#### [Study text]

I never wanted to be a war tourist. When my brother was serving in the Donbas, more than five years ago, he suggested that I visit his positions. I refused. “I’m not a medic, not a soldier. I’m not even a war reporter. What use would I be at the front?” I asked, justifying my decision.
“You write and teach about war. Why not see it up close?” he asked in response.
The truth is, I did want to see it up close. I wanted to know how people created a sense of normality in circumstances that were far from normal. But I didn’t want my curiosity to turn me into a liability for those who were risking their lives to defend my homeland.
When the full-scale Russian invasion of Ukraine began on 24th February, I desperately wanted to be at my brother’s grave. Volodya was buried in my hometown, Lviv, after being killed in action in the Luhansk region in 2017. I craved somewhere to grieve not just for him, but for the thousands of my countrywomen and men who were being killed by Russian troops—many of whom wouldn’t even get a burial.

#### [Exercise set]
1. List every place name that appears in the passage about the war in Ukraine.
2. Retype the part of the passage about the war in Ukraine that begins with "The truth is, I" and ends after "defend my homeland.".
3. Answer these questions from the passage about the war in Ukraine.
(a) How long ago was the writer's brother serving in the Donbas?
(b) On what date did the full-scale Russian invasion begin?
(c) In what region and year was the brother killed in action?

[Stored data]

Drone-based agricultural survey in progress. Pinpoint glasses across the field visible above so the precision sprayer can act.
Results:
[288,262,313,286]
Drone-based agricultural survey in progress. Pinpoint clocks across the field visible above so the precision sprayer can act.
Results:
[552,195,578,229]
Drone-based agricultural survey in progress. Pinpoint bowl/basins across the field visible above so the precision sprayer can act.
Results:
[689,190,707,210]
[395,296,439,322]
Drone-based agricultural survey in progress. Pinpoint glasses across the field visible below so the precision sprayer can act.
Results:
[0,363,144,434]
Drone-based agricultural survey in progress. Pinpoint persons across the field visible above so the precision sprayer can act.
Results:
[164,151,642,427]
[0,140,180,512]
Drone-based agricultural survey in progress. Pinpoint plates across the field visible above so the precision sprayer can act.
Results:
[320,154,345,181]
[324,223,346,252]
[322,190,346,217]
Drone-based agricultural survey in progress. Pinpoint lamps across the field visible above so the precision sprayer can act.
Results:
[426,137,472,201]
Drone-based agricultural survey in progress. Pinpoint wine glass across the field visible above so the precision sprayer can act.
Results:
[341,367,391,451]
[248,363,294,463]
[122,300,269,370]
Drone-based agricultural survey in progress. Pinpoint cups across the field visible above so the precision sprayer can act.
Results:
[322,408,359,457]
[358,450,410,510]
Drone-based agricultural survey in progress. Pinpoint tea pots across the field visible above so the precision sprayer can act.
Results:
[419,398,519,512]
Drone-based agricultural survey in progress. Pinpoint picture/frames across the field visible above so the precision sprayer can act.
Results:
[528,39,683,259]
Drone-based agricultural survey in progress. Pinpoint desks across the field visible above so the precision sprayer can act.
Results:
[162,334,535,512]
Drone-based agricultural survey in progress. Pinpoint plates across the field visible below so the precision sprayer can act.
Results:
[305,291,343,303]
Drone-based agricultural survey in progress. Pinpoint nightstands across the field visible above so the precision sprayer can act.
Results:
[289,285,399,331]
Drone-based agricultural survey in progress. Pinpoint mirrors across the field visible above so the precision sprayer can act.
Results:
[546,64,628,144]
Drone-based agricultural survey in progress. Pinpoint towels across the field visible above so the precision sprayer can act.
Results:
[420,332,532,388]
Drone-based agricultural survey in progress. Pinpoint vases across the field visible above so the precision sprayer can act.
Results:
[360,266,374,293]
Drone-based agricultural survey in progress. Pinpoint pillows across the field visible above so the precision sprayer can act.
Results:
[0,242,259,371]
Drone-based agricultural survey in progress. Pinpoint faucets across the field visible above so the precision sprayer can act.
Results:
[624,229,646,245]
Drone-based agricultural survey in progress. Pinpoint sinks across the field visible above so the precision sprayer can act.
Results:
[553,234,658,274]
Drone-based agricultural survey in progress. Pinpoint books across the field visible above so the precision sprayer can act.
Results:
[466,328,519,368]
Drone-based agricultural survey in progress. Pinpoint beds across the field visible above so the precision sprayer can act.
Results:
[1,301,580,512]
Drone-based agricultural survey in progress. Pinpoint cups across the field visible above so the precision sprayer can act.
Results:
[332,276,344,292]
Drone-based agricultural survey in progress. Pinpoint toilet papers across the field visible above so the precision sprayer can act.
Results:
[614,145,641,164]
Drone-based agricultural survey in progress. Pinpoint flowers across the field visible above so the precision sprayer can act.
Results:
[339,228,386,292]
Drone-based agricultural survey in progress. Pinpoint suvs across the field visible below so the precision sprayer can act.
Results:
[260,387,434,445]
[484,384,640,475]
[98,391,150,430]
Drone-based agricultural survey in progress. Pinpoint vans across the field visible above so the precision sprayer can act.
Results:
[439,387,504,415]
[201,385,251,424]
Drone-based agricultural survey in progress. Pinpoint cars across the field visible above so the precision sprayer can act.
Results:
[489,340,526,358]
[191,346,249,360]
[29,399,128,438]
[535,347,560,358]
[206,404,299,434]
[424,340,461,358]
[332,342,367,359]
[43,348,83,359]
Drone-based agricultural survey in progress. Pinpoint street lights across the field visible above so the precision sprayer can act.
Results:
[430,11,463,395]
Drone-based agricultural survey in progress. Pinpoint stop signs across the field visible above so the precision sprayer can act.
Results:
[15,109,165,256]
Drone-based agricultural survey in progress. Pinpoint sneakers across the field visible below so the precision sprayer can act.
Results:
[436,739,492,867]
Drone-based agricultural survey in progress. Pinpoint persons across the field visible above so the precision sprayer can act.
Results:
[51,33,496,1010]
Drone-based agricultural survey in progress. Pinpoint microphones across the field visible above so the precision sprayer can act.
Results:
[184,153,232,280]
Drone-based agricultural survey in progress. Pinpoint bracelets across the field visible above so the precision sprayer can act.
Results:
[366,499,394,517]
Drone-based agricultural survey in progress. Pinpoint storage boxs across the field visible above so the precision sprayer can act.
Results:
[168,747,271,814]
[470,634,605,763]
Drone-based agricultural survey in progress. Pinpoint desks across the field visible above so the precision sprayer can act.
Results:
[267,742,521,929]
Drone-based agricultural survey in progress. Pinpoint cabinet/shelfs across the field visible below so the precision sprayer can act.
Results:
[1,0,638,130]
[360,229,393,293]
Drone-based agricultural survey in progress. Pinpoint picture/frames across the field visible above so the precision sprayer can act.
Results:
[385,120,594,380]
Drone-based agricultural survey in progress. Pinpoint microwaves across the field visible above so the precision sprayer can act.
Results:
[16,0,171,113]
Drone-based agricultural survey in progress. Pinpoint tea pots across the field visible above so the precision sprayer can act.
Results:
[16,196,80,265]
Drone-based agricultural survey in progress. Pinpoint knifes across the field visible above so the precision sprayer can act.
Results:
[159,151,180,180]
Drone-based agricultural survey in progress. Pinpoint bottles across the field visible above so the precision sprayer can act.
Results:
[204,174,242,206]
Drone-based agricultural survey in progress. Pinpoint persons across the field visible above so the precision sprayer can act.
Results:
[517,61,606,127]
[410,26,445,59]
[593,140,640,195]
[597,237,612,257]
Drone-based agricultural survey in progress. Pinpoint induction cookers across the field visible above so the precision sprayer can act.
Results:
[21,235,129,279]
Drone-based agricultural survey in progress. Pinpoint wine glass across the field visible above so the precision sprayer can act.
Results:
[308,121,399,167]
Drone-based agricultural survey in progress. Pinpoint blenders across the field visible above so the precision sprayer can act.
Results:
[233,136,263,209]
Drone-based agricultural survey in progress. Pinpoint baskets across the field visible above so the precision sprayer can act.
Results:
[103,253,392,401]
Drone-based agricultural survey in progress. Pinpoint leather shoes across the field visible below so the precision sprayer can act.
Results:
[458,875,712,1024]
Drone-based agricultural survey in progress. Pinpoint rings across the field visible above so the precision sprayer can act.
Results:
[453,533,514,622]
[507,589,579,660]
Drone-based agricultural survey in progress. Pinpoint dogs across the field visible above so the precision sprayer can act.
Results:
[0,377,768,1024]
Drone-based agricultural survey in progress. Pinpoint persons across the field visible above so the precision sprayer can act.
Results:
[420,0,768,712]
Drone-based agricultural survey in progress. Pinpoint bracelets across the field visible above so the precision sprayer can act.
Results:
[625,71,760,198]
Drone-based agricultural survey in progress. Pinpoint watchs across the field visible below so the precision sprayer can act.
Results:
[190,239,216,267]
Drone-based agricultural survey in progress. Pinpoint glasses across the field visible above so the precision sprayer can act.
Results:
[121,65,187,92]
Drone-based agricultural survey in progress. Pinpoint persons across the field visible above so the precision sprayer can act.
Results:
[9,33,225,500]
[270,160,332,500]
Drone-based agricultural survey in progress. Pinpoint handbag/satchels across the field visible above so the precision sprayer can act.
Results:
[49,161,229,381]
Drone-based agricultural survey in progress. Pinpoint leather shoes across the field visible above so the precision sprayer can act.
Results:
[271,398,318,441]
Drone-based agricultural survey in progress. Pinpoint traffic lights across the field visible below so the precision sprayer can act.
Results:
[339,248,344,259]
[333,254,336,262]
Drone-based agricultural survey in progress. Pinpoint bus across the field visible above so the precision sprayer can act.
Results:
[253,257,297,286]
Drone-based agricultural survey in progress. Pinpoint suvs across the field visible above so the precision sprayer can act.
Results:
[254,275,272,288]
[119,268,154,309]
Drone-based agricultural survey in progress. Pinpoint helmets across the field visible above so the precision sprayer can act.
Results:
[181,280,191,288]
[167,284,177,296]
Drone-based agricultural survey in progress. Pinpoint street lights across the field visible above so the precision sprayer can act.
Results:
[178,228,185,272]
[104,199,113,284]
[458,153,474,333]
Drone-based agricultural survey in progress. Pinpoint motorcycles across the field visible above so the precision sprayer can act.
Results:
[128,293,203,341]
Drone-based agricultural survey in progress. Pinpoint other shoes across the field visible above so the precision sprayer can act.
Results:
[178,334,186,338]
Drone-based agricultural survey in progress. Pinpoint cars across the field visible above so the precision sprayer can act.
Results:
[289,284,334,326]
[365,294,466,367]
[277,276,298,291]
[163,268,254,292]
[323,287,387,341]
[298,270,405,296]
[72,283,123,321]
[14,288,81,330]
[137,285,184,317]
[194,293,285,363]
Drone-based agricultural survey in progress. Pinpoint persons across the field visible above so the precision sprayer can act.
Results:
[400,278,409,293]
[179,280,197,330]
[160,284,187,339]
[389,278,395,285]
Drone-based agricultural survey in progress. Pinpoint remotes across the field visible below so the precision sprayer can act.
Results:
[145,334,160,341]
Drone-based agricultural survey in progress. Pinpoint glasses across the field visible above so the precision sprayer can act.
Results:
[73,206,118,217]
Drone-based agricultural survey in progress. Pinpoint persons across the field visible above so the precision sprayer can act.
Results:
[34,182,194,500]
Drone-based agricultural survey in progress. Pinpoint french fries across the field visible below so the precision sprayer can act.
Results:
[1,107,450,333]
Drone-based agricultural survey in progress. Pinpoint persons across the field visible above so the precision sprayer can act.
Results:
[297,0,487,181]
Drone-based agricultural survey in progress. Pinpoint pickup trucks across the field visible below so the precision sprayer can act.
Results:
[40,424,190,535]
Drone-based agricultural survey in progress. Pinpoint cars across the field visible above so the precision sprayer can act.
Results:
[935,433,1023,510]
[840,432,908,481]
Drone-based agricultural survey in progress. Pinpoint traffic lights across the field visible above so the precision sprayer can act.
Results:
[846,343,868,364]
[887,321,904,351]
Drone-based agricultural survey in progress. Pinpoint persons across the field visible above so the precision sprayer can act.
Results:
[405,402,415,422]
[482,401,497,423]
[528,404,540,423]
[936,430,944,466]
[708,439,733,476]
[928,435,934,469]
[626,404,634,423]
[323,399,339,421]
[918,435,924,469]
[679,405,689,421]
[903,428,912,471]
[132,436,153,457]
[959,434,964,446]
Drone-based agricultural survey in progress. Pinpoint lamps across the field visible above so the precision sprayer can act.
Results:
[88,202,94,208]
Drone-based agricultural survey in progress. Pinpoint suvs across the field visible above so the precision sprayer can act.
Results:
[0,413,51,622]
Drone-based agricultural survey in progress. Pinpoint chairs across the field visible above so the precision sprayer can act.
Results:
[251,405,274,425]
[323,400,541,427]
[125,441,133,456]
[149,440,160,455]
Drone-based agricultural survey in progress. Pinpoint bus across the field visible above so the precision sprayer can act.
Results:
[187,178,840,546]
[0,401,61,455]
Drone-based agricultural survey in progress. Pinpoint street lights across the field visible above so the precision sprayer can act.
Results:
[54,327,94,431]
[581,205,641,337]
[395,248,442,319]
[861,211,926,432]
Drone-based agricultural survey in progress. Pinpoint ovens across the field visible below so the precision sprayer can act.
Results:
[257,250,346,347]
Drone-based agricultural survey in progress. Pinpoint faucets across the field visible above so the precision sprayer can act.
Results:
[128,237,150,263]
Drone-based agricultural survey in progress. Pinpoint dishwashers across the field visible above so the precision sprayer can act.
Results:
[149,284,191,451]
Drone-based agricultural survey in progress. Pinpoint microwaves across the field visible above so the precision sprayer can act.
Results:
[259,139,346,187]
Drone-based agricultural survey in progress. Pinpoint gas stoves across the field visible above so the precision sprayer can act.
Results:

#### [Answers provided]
1.
Donbas
Ukraine
Lviv
Luhansk region

2.
The truth is, I did want to see it up close. I wanted to know how people created a sense of normality in circumstances that were far from normal. But I didn’t want my curiosity to turn me into a liability for those who were risking their lives to defend my homeland.

3.
(a) More than five years ago.
(b) 24th February.
(c) The Luhansk region, in 2017.